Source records
↓↓↓

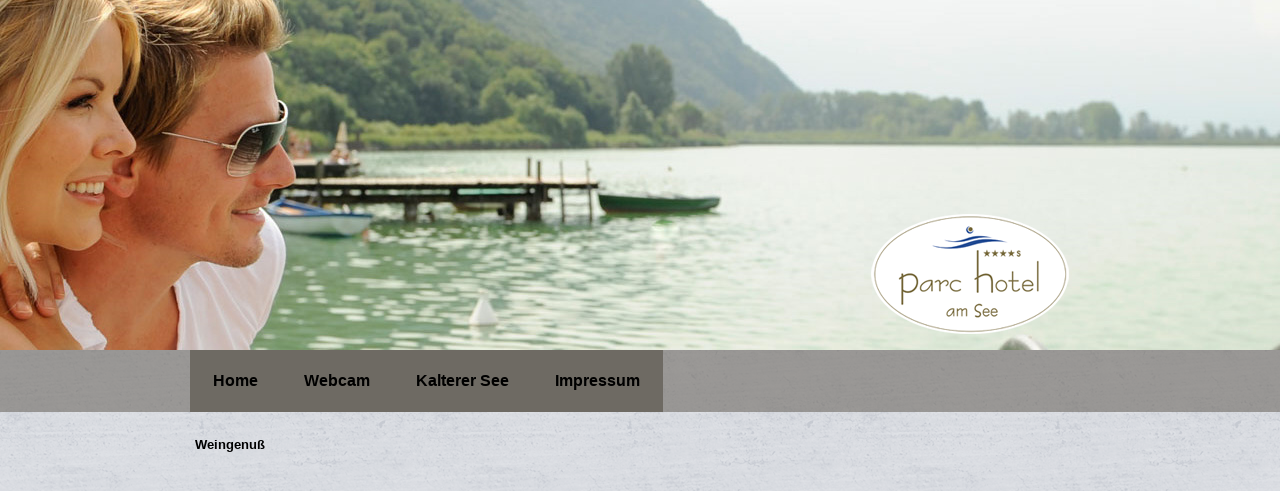

--- FILE ---
content_type: text/html; charset=UTF-8
request_url: http://wellnesshotel-kaltern.com/tag/weingenus/
body_size: 5582
content:
<!DOCTYPE html>
<html lang="de-DE">
<head>
<meta charset="UTF-8" />
<title>Weingenuß | Wellnesshotel Parc in Kaltern</title>
<!-- Created by Artisteer v4.3.0.60745 -->
<meta name="viewport" content="initial-scale = 1.0, maximum-scale = 1.0, user-scalable = no, width = device-width" />
<!--[if lt IE 9]><script src="https://html5shiv.googlecode.com/svn/trunk/html5.js"></script><![endif]-->

<link rel="stylesheet" href="http://wellnesshotel-kaltern.com/wp-content/themes/Parc_2015/style.css" media="screen" />
<link rel="pingback" href="http://wellnesshotel-kaltern.com/xmlrpc.php" />
<style type='text/css'>
					.no-break br {
						display: none !important;
					}
			</style>
<!-- All in One SEO Pack 2.2.5.1 by Michael Torbert of Semper Fi Web Design[72,120] -->
<meta name="keywords" itemprop="keywords" content="erste + neue kaltern,kellerei,wein.kaltern,weingenuß,erste + neue kellerei,wein" />

<link rel="canonical" href="http://wellnesshotel-kaltern.com/tag/weingenus/" />
<!-- /all in one seo pack -->
<link rel="alternate" type="application/rss+xml" title="Wellnesshotel Parc in Kaltern &raquo; Feed" href="http://wellnesshotel-kaltern.com/feed/" />
<link rel="alternate" type="application/rss+xml" title="Wellnesshotel Parc in Kaltern &raquo; Kommentar-Feed" href="http://wellnesshotel-kaltern.com/comments/feed/" />
<link rel="alternate" type="application/rss+xml" title="Wellnesshotel Parc in Kaltern &raquo; Weingenuß Schlagwort-Feed" href="http://wellnesshotel-kaltern.com/tag/weingenus/feed/" />
<!--[if lte IE 7]>
<link rel='stylesheet' id='style.ie7.css-css'  href='http://wellnesshotel-kaltern.com/wp-content/themes/Parc_2015/style.ie7.css?ver=4.1.41' type='text/css' media='screen' />
<![endif]-->
<link rel='stylesheet' id='style.responsive.css-css'  href='http://wellnesshotel-kaltern.com/wp-content/themes/Parc_2015/style.responsive.css?ver=4.1.41' type='text/css' media='all' />
<link rel='stylesheet' id='acx-widget-si-style-css'  href='http://wellnesshotel-kaltern.com/wp-content/plugins/acurax-social-media-widget/style.css?ver=4.1.41' type='text/css' media='all' />
<script type='text/javascript' src='http://wellnesshotel-kaltern.com/wp-content/themes/Parc_2015/jquery.js?ver=4.1.41'></script>
<script type='text/javascript' src='http://wellnesshotel-kaltern.com/wp-content/themes/Parc_2015/jquery-migrate-1.1.1.js?ver=4.1.41'></script>
<script type='text/javascript' src='http://wellnesshotel-kaltern.com/wp-content/themes/Parc_2015/script.js?ver=4.1.41'></script>
<script type='text/javascript' src='http://wellnesshotel-kaltern.com/wp-content/themes/Parc_2015/script.responsive.js?ver=4.1.41'></script>
<link rel="EditURI" type="application/rsd+xml" title="RSD" href="http://wellnesshotel-kaltern.com/xmlrpc.php?rsd" />
<link rel="wlwmanifest" type="application/wlwmanifest+xml" href="http://wellnesshotel-kaltern.com/wp-includes/wlwmanifest.xml" /> 



<!-- Starting Styles For Social Media Icon From Acurax International www.acurax.com -->
<style type='text/css'>
#acx_social_widget img 
{
width: 32px; 
}
#acx_social_widget 
{
min-width:0px; 
position: static; 
}
</style>
<!-- Ending Styles For Social Media Icon From Acurax International www.acurax.com -->



<script charset="utf-8" type="text/javascript">var switchTo5x=true;</script><script charset="utf-8" type="text/javascript" src="http://w.sharethis.com/button/buttons.js"></script><script type="text/javascript">stLight.options({publisher:'wp.fbea58d4-63d5-45c4-9603-03dade4cc866'});var st_type='wordpress4.1';</script>


<!-- All in one Favicon 4.3 --><link rel="shortcut icon" href="http://wellnesshotel-kaltern.com/wp-content/uploads/2015/02/favicon.ico" />
<script src="http://code.jquery.com/jquery-latest.js"></script>
<script type="text/javascript">
jQuery.noConflict();
jQuery(document).ready(function($){
 $('img').each(function(){
 $(this).removeAttr('width')
 $(this).removeAttr('height');
 });
});
</script>
</head>
<body class="archive tag tag-weingenus tag-412">

<div id="art-main">
    <div id="art-hmenu-bg" class="art-bar art-nav">
    </div>
<header class="art-header">

    <div class="art-shapes">
        <div class="art-object704186486"></div>

            </div>






                        
                    
</header>

<div class="art-sheet clearfix">
<nav class="art-nav">
    <div class="art-nav-inner">
    
<ul class="art-hmenu">
	<li class="menu-item-home"><a href="http://wellnesshotel-kaltern.com" title="Home">Home</a>
	</li>
	<li class="menu-item-2209"><a href="http://wellnesshotel-kaltern.com/live-webcam/" title="Webcam">Webcam</a>
	</li>
	<li class="menu-item-181"><a href="http://wellnesshotel-kaltern.com/kalterer-see/" title="Kalterer See">Kalterer See</a>
	</li>
	<li class="menu-item-977"><a href="http://wellnesshotel-kaltern.com/impressum/" title="Impressum">Impressum</a>
	<ul>
		<li class="menu-item-2230"><a href="http://wellnesshotel-kaltern.com/impressum/cookie-info/" title="Cookie Info">Cookie Info</a>
		</li>
	</ul>
	</li>
</ul>
 
        </div>
    </nav><div class="art-layout-wrapper">
                <div class="art-content-layout">
                    <div class="art-content-layout-row">
                        <div class="art-layout-cell art-content">
							<article class="art-post art-article  breadcrumbs" style="">
                                                                                                <div class="art-postcontent clearfix"><h4>Weingenuß</h4></div>
                                                

</article>
	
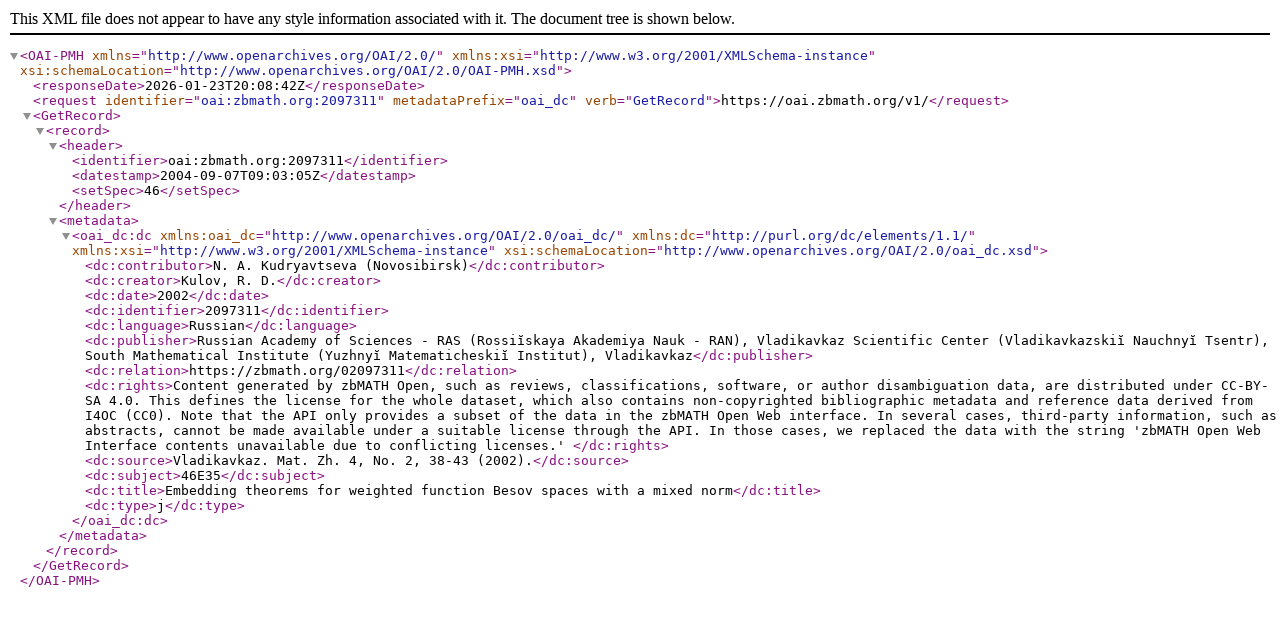

--- FILE ---
content_type: text/xml; charset=utf-8
request_url: https://oai.zbmath.org/v1/?verb=GetRecord&metadataPrefix=oai_dc&identifier=oai%3Azbmath.org%3A2097311
body_size: 1182
content:
<?xml version="1.0" encoding="utf-8"?>
<OAI-PMH xmlns="http://www.openarchives.org/OAI/2.0/" xmlns:xsi="http://www.w3.org/2001/XMLSchema-instance" xsi:schemaLocation="http://www.openarchives.org/OAI/2.0/OAI-PMH.xsd">
	<responseDate>2026-01-23T20:08:42Z</responseDate>
	<request identifier="oai:zbmath.org:2097311" metadataPrefix="oai_dc" verb="GetRecord">https://oai.zbmath.org/v1/</request>
	<GetRecord>
		<record>
			<header>
				<identifier>oai:zbmath.org:2097311</identifier>
				<datestamp>2004-09-07T09:03:05Z</datestamp>
				<setSpec>46</setSpec>
			</header>
			<metadata>
				<oai_dc:dc xmlns:oai_dc="http://www.openarchives.org/OAI/2.0/oai_dc/" xmlns:dc="http://purl.org/dc/elements/1.1/" xmlns:xsi="http://www.w3.org/2001/XMLSchema-instance" xsi:schemaLocation="http://www.openarchives.org/OAI/2.0/oai_dc.xsd">
					<dc:contributor>N. A. Kudryavtseva (Novosibirsk)</dc:contributor>
					<dc:creator>Kulov, R. D.</dc:creator>
					<dc:date>2002</dc:date>
					<dc:identifier>2097311</dc:identifier>
					<dc:language>Russian</dc:language>
					<dc:publisher>Russian Academy of Sciences - RAS (Rossiĭskaya Akademiya Nauk - RAN), Vladikavkaz Scientific Center (Vladikavkazskiĭ Nauchnyĭ Tsentr), South Mathematical Institute (Yuzhnyĭ Matematicheskiĭ Institut), Vladikavkaz</dc:publisher>
					<dc:relation>https://zbmath.org/02097311</dc:relation>
					<dc:rights>Content generated by zbMATH Open, such as reviews,
    classifications, software, or author disambiguation data,
    are distributed under CC-BY-SA 4.0. This defines the license for the
    whole dataset, which also contains non-copyrighted bibliographic
    metadata and reference data derived from I4OC (CC0). Note that the API
    only provides a subset of the data in the zbMATH Open Web interface. In
    several cases, third-party information, such as abstracts, cannot be
    made available under a suitable license through the API. In those cases,
    we replaced the data with the string 'zbMATH Open Web Interface contents
    unavailable due to conflicting licenses.' </dc:rights>
					<dc:source>Vladikavkaz. Mat. Zh. 4, No. 2, 38-43 (2002).</dc:source>
					<dc:subject>46E35</dc:subject>
					<dc:title>Embedding theorems for weighted function Besov spaces with a mixed norm</dc:title>
					<dc:type>j</dc:type>
				</oai_dc:dc>
			</metadata>
		</record>
	</GetRecord>
</OAI-PMH>
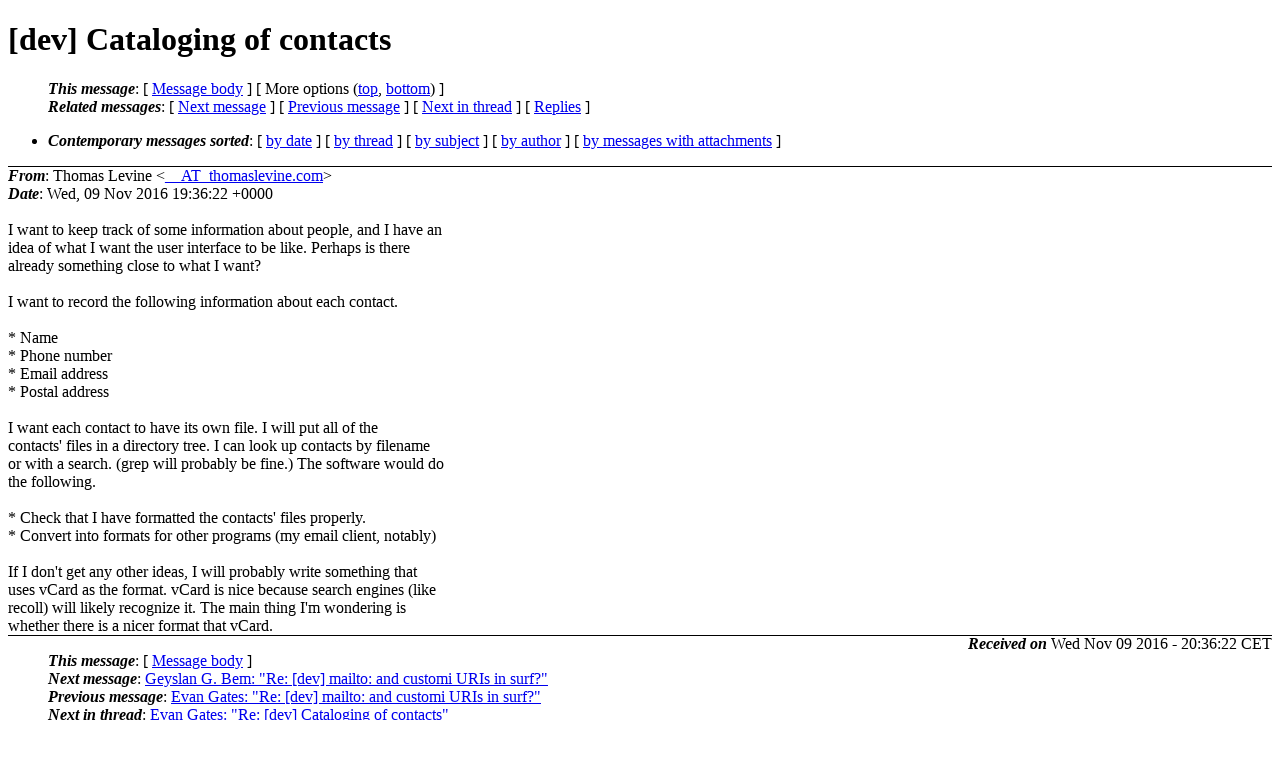

--- FILE ---
content_type: text/html
request_url: http://lists.suckless.org/dev/1611/30760.html
body_size: 2425
content:
<?xml version="1.0" encoding="us-ascii"?>
<!DOCTYPE html PUBLIC "-//W3C//DTD XHTML 1.0 Strict//EN"
    "http://www.w3.org/TR/xhtml1/DTD/xhtml1-strict.dtd">
<html xmlns="http://www.w3.org/1999/xhtml" lang="en">
<head>
<meta http-equiv="Content-Type" content="text/html; charset=us-ascii" />
<meta name="generator" content="hypermail 2.3.0, see http://www.hypermail-project.org/" />
<title>[dev] Cataloging of contacts from Thomas Levine on 2016-11-09 (dev mail list archive)</title>
<meta name="Author" content="Thomas Levine (__AT_thomaslevine.com)" />
<meta name="Subject" content="[dev] Cataloging of contacts" />
<meta name="Date" content="2016-11-09" />
<style type="text/css">
/*<![CDATA[*/
/* To be incorporated in the main stylesheet, don't code it in hypermail! */
body {color: black; background: #ffffff}
dfn {font-weight: bold;}
pre { background-color:inherit;}
.head { border-bottom:1px solid black;}
.foot { border-top:1px solid black;}
th {font-style:italic;}
table { margin-left:2em;}map ul {list-style:none;}
#mid { font-size:0.9em;}
#received { float:right;}
address { font-style:inherit ;}
/*]]>*/
.quotelev1 {color : #990099}
.quotelev2 {color : #ff7700}
.quotelev3 {color : #007799}
.quotelev4 {color : #95c500}
.period {font-weight: bold}
</style>
</head>
<body>
<div class="head">
<h1>[dev] Cataloging of contacts</h1>
<!-- received="Wed, 09 Nov 2016 19:36:22 +0000" -->
<!-- isoreceived="20161109193622" -->
<!-- sent="Wed, 09 Nov 2016 19:36:22 +0000" -->
<!-- isosent="20161109193622" -->
<!-- name="Thomas Levine" -->
<!-- email="__AT_thomaslevine.com" -->
<!-- subject="[dev] Cataloging of contacts" -->
<!-- id="20161109193624.71361F29D2_AT_mailuser.nyi.internal" -->
<!-- charset="us-ascii" -->
<!-- expires="-1" -->
<map id="navbar" name="navbar">
<ul class="links">
<li>
<dfn>This message</dfn>:
[ <a href="#start30760" name="options1" id="options1" tabindex="1">Message body</a> ]
 [ More options (<a href="#options2">top</a>, <a href="#options3">bottom</a>) ]
</li>
<li>
<dfn>Related messages</dfn>:
<!-- unext="start" -->
[ <a href="30761.html" title="Geyslan G. Bem: &quot;Re: [dev] mailto: and customi URIs in surf?&quot;">Next message</a> ]
[ <a href="30759.html" title="Evan Gates: &quot;Re: [dev] mailto: and customi URIs in surf?&quot;">Previous message</a> ]
<!-- unextthread="start" -->
 [ <a href="30763.html" title="Evan Gates: &quot;Re: [dev] Cataloging of contacts&quot;">Next in thread</a> ]
 [ <a href="#replies">Replies</a> ]
<!-- ureply="end" -->
</li>
</ul>
</map>
<ul class="links">
<li><a name="options2" id="options2"></a><dfn>Contemporary messages sorted</dfn>: [ <a href="date.html#msg30760" title="Contemporary messages by date">by date</a> ] [ <a href="index.html#msg30760" title="Contemporary discussion threads">by thread</a> ] [ <a href="subject.html#msg30760" title="Contemporary messages by subject">by subject</a> ] [ <a href="author.html#msg30760" title="Contemporary messages by author">by author</a> ] [ <a href="attachment.html" title="Contemporary messages by attachment">by messages with attachments</a> ]</li>
</ul>
</div>
<!-- body="start" -->
<div class="mail">
<address class="headers">
<span id="from">
<dfn>From</dfn>: Thomas Levine &lt;<a href="mailto:__AT_thomaslevine.com?Subject=Re%3A%20%5Bdev%5D%20Cataloging%20of%20contacts">__AT_thomaslevine.com</a>&gt;
</span><br />
<span id="date"><dfn>Date</dfn>: Wed, 09 Nov 2016 19:36:22 +0000</span><br />
</address>
<br />
I want to keep track of some information about people, and I have an
<br />
idea of what I want the user interface to be like. Perhaps is there
<br />
already something close to what I want?
<br />
<br />I want to record the following information about each contact.
<br />
<br />* Name
<br />
* Phone number
<br />
* Email address
<br />
* Postal address
<br />
<br />I want each contact to have its own file. I will put all of the
<br />
contacts' files in a directory tree. I can look up contacts by filename
<br />
or with a search. (grep will probably be fine.) The software would do
<br />
the following.
<br />
<br />* Check that I have formatted the contacts' files properly.
<br />
* Convert into formats for other programs (my email client, notably)
<br />
<br />If I don't get any other ideas, I will probably write something that
<br />
uses vCard as the format. vCard is nice because search engines (like
<br />
recoll) will likely recognize it. The main thing I'm wondering is
<br />
whether there is a nicer format that vCard.
<br />
<span id="received"><dfn>Received on</dfn> Wed Nov 09 2016 - 20:36:22 CET</span>
</div>
<!-- body="end" -->
<div class="foot">
<map id="navbarfoot" name="navbarfoot" title="Related messages">
<ul class="links">
<li><dfn>This message</dfn>: [ <a href="#start30760">Message body</a> ]</li>
<!-- lnext="start" -->
<li><dfn>Next message</dfn>: <a href="30761.html" title="Next message in the list">Geyslan G. Bem: "Re: [dev] mailto: and customi URIs in surf?"</a></li>
<li><dfn>Previous message</dfn>: <a href="30759.html" title="Previous message in the list">Evan Gates: "Re: [dev] mailto: and customi URIs in surf?"</a></li>
<!-- lnextthread="start" -->
<li><dfn>Next in thread</dfn>: <a href="30763.html" title="Next message in this discussion thread">Evan Gates: "Re: [dev] Cataloging of contacts"</a></li>
<li><a name="replies" id="replies"></a><dfn>Reply</dfn>:  <a href="30763.html" title="Message sent in reply to this message">Evan Gates: "Re: [dev] Cataloging of contacts"</a></li>
<li><dfn>Reply</dfn>:  <a href="30764.html" title="Message sent in reply to this message">Jean Louis: "Re: [dev] Cataloging of contacts"</a></li>
<li><dfn>Reply</dfn>:  <a href="30767.html" title="Message sent in reply to this message">Joseph Graham: "Re: [dev] Cataloging of contacts"</a></li>
<li><dfn>Reply</dfn>:  <a href="30768.html" title="Message sent in reply to this message">Kurt Van Dijck: "Re: [dev] Cataloging of contacts"</a></li>
<!-- lreply="end" -->
</ul>
<ul class="links">
<li><a name="options3" id="options3"></a><dfn>Contemporary messages sorted</dfn>: [ <a href="date.html#msg30760" title="Contemporary messages by date">by date</a> ] [ <a href="index.html#msg30760" title="Contemporary discussion threads">by thread</a> ] [ <a href="subject.html#msg30760" title="Contemporary messages by subject">by subject</a> ] [ <a href="author.html#msg30760" title="Contemporary messages by author">by author</a> ] [ <a href="attachment.html" title="Contemporary messages by attachment">by messages with attachments</a> ]</li>
</ul>
</map>
</div>
<!-- trailer="footer" -->
<p><small><em>
This archive was generated by <a href="http://www.hypermail-project.org/">hypermail 2.3.0</a>
: Wed Nov 09 2016 - 20:48:11 CET
</em></small></p>
</body>
</html>
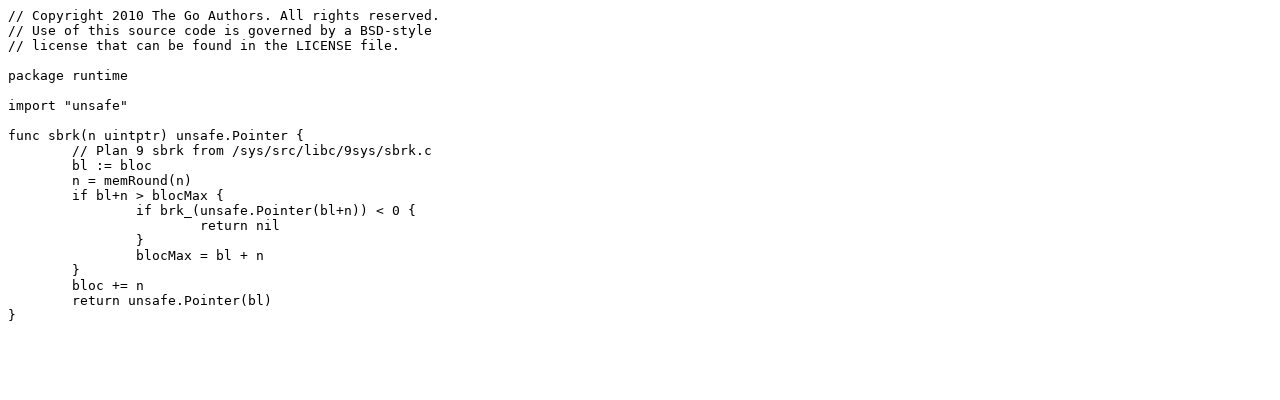

--- FILE ---
content_type: text/plain; charset=utf-8
request_url: https://go.dev/src/runtime/mem_plan9.go?m=text
body_size: -84
content:
// Copyright 2010 The Go Authors. All rights reserved.
// Use of this source code is governed by a BSD-style
// license that can be found in the LICENSE file.

package runtime

import "unsafe"

func sbrk(n uintptr) unsafe.Pointer {
	// Plan 9 sbrk from /sys/src/libc/9sys/sbrk.c
	bl := bloc
	n = memRound(n)
	if bl+n > blocMax {
		if brk_(unsafe.Pointer(bl+n)) < 0 {
			return nil
		}
		blocMax = bl + n
	}
	bloc += n
	return unsafe.Pointer(bl)
}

↑↑↑

Exercise aim
For this exercise, please output exactly the lines above starting at the line with "body_size: 1182" and ending at the line with "<dc:language>Russian</dc:language>", ends included.

Exercise solution
body_size: 1182
content:
<?xml version="1.0" encoding="utf-8"?>
<OAI-PMH xmlns="http://www.openarchives.org/OAI/2.0/" xmlns:xsi="http://www.w3.org/2001/XMLSchema-instance" xsi:schemaLocation="http://www.openarchives.org/OAI/2.0/OAI-PMH.xsd">
	<responseDate>2026-01-23T20:08:42Z</responseDate>
	<request identifier="oai:zbmath.org:2097311" metadataPrefix="oai_dc" verb="GetRecord">https://oai.zbmath.org/v1/</request>
	<GetRecord>
		<record>
			<header>
				<identifier>oai:zbmath.org:2097311</identifier>
				<datestamp>2004-09-07T09:03:05Z</datestamp>
				<setSpec>46</setSpec>
			</header>
			<metadata>
				<oai_dc:dc xmlns:oai_dc="http://www.openarchives.org/OAI/2.0/oai_dc/" xmlns:dc="http://purl.org/dc/elements/1.1/" xmlns:xsi="http://www.w3.org/2001/XMLSchema-instance" xsi:schemaLocation="http://www.openarchives.org/OAI/2.0/oai_dc.xsd">
					<dc:contributor>N. A. Kudryavtseva (Novosibirsk)</dc:contributor>
					<dc:creator>Kulov, R. D.</dc:creator>
					<dc:date>2002</dc:date>
					<dc:identifier>2097311</dc:identifier>
					<dc:language>Russian</dc:language>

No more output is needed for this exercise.